I direct everyone to yunohost.org/
As you describe it your project looks very similar.
in reply to drebora

I've seen many projects like this over the years, they never seem to take off for some reason. Freedombox seemed pretty interesting to me back in the day, but I already had some old hardware and didn't mind learning how to set things up myself. I think Sandstorm is/was another option. And I think Nextcloud is also a framework of sorts (idk, I don't use it). To an extent TrueNAS is also a kind of an all-in-one solution that has one-click installs of most of these apps.
in reply to drebora

People make it too complicated. When I want to self host something I just install the Nix package and call it a day.

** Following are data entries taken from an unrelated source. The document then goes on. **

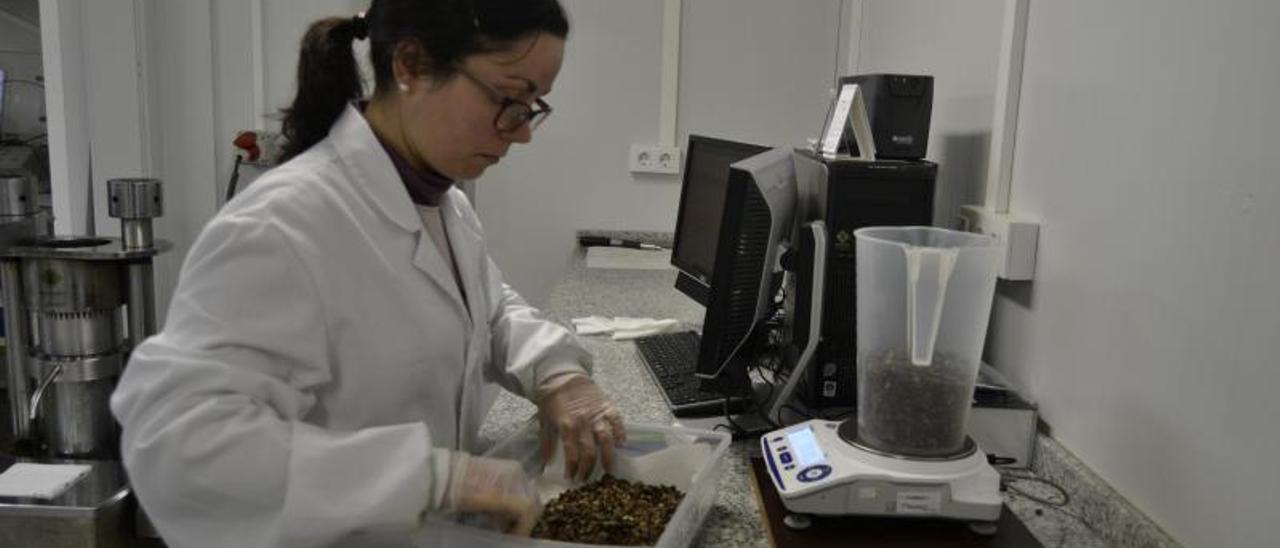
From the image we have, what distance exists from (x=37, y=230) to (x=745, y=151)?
2396 mm

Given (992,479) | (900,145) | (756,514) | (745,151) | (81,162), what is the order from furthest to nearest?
(81,162), (745,151), (900,145), (756,514), (992,479)

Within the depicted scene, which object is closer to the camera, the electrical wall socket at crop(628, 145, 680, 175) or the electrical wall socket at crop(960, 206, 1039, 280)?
the electrical wall socket at crop(960, 206, 1039, 280)

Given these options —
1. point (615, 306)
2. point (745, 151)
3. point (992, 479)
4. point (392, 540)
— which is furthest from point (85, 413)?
point (992, 479)

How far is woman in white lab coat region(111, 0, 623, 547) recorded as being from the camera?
0.79 meters

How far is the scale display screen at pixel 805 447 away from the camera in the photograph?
102cm

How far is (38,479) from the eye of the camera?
176 centimetres

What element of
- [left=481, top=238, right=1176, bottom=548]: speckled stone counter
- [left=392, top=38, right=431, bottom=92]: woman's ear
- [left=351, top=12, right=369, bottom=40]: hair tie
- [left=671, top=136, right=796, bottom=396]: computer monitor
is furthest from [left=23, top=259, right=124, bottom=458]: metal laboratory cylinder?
[left=671, top=136, right=796, bottom=396]: computer monitor

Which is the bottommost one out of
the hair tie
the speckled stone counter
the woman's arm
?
the speckled stone counter

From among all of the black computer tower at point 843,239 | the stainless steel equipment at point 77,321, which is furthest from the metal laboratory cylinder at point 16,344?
the black computer tower at point 843,239

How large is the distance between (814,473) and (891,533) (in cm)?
12

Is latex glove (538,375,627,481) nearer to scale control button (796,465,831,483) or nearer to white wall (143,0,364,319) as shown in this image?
scale control button (796,465,831,483)

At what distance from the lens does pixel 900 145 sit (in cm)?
149

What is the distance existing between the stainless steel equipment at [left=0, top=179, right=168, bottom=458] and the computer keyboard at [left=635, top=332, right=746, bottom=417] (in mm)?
1149

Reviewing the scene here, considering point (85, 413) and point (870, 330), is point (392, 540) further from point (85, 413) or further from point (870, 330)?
point (85, 413)
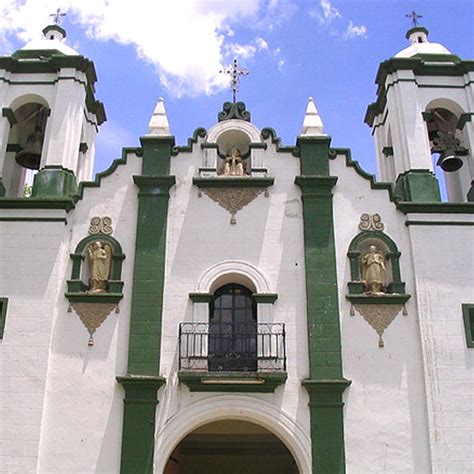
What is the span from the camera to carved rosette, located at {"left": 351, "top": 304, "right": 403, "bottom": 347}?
14.8 m

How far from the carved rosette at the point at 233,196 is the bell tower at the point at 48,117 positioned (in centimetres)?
348

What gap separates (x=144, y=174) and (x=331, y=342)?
6033 mm

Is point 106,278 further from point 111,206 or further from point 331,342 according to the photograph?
point 331,342

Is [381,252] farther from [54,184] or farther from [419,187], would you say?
[54,184]

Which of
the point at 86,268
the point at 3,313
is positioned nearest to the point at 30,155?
the point at 86,268

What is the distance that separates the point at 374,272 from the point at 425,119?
5.33 m

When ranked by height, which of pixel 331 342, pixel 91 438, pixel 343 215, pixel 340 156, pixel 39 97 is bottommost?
pixel 91 438

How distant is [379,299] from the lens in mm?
14961

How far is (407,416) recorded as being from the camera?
14.1 m

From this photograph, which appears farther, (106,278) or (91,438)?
(106,278)

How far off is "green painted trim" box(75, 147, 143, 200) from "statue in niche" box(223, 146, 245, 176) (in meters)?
2.18

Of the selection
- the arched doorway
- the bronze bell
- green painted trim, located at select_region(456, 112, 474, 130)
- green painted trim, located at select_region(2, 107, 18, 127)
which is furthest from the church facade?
the bronze bell

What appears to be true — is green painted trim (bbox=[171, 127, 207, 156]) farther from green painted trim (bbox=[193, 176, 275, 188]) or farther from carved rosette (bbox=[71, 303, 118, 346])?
carved rosette (bbox=[71, 303, 118, 346])

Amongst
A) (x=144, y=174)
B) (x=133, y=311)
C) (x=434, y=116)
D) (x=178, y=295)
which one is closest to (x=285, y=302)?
(x=178, y=295)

When I get around to upgradingy storage, I'll just do a very simple RAID setup on some reliable HDDs.

I'm super allergic to unnecessary complexity. I don't want a perfect setup, I want a setup that is reliable with almost no maintenance. I'm skipping the 80% of the effort it takes to get the last 20% of the result.

in reply to termaxima

I loathe this approach. But for me its more of a hobby and even then, I too am alergic to overt complexity, but saying no maintenance is asking for a security hole to open, sure it can be automated away, but it still takes at least SOME work.

The main reason I dislike this approach is by doing things as simply as possible you delegate the control to the developer of your solution. Its not a one size fits all thing. Some solutions can for sure be turnkey, but most should require some work, because we do this to regain control, not delegate more of it away.

in reply to termaxima

lol Nix as the beginner friendly choice?

"very simple RAID?"

For someone who hasn't even seen a command line before? Who doesn't know what a RAID is? That's the target audience here.

You're entirely missing OP's point here. You've reduced maintenance complexity, but increased the typical learning curve to get started.

in reply to drebora

I've used Dockstarter in the beginning. It helped me understand the concept of docker compose files and such
in reply to drebora

I a desperate to self host, but do not know how to code. I use Debian, installing what I need for work, music, photo editing. All very low level, but accessible to me and far better than Windows. Keeping fingers crossed for something accessible between the full "black belt" level user and, well, me.